Ein Beispiel: Ein Chroniques Oubliées-Kämpfer kann einen Mitstreiter schützen, indem er seinen Schild zwischen Freund und Feind hält (mit dem Effekt, dass die RK seines Freundes um den mickrigen Schildwert besser wird). Kann sowas nur ein Kämpfer machen, der den Skill erlernt hat? Könnte das nicht eigentlich jeder versuchen, z.B. ein Priester, der genau daneben steht?
Insgesamt ist dies die von so vielen Leuten sehnlichst erträumte Wiederkehr der Roten Box (die im Impressum auch mit einer Widmung bedacht wurde) - ein (seit 4e nicht mehr ganz) aktuelles D&D auf dem Komplexitätsgrad des Basis-Sets. Oder halt nur ganz knapp vorbei, denn die Rote Box hatte trotz allem mehr (auch didaktischen) Inhalt; ein paar mehr Zauber, mehr Monster, mehr grundsätzliche Ermutigung für den DM.
Trotzdem kann man mit diesem Inhalt
selbsterschaffene Charaktere bis Erfahrungsstufe 4 spielen, was sie jedem bisherigen WotC-Einsteigerprodukt ("wir spielen Stufe 1-2, aber nur mit den vorgefertigten Charakteren") haushoch überlegen macht.

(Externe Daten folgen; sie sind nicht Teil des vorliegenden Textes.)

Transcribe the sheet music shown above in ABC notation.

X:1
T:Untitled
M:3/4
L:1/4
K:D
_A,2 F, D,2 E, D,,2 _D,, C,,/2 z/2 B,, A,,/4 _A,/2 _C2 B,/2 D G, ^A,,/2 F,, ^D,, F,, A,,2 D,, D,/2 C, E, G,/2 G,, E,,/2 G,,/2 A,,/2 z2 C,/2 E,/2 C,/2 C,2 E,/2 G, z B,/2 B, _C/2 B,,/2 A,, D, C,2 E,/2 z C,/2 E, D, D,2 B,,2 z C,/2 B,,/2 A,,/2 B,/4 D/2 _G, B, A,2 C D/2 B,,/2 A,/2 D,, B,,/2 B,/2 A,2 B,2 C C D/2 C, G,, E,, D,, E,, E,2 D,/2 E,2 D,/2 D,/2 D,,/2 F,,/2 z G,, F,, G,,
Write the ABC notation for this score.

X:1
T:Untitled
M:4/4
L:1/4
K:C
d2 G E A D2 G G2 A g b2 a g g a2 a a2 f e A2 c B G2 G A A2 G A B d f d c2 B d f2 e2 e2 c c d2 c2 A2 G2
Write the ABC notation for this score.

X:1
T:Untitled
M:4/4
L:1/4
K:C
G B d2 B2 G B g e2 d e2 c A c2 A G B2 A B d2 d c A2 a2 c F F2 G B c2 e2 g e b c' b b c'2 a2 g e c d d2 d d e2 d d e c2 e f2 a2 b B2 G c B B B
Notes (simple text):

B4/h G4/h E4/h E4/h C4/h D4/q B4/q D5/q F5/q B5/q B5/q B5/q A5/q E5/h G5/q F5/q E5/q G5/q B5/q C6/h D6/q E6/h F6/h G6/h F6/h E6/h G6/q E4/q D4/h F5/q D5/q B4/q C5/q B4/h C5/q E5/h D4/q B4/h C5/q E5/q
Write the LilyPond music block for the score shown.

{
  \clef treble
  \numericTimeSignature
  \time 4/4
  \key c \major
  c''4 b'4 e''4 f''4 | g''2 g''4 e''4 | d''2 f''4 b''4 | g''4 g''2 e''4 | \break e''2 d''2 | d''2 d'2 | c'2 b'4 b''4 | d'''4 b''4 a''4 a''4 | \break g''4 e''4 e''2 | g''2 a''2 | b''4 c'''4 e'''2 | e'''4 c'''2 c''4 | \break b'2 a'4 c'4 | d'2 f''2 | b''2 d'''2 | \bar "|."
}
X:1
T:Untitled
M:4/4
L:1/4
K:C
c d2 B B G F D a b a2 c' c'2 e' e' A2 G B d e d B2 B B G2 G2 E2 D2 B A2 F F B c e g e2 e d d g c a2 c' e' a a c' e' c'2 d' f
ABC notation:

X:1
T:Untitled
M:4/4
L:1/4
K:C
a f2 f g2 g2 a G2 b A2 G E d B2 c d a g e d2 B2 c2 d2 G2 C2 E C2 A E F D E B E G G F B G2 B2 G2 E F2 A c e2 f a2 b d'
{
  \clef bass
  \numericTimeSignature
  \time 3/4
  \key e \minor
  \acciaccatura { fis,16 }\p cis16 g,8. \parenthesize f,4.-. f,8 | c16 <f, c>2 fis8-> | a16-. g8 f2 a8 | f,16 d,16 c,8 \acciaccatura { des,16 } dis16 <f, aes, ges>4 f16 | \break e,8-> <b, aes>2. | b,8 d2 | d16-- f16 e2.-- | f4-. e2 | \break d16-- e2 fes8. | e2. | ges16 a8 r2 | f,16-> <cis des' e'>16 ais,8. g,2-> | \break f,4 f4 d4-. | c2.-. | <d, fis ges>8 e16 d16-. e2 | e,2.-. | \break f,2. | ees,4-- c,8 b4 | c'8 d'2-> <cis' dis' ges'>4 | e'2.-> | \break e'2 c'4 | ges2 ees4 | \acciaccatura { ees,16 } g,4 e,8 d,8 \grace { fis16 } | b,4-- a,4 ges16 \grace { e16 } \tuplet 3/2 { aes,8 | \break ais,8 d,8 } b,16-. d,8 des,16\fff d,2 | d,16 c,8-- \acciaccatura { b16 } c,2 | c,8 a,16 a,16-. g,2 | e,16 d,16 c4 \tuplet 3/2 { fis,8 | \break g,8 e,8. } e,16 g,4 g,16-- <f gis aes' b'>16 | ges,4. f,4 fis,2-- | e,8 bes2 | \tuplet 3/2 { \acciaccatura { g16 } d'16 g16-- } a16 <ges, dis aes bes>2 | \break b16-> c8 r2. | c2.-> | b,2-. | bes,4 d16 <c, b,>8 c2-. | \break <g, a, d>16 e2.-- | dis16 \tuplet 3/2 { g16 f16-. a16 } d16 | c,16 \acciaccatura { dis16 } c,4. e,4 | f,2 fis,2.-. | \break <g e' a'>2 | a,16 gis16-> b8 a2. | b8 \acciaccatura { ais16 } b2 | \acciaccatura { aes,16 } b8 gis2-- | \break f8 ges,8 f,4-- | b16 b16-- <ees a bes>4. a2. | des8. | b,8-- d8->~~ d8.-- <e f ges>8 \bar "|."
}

Das eigentliche Problem dürfte eher sein, dass Black Book Editions nicht der Verlag ist, der es schafft, das Spiel dort zu platzieren, wo ein Einsteigerspiel den größten Effekt haben kann. Ich habe es jedenfalls nicht bei FNAC gesehen, sondern nur in den Pariser Rollenspielläden. Da werden wieder nur Eulen nach Athen getragen.
Und die Vollversion ist
überfällig. Ich habe so meine Zweifel, ob die überhaupt noch kommt...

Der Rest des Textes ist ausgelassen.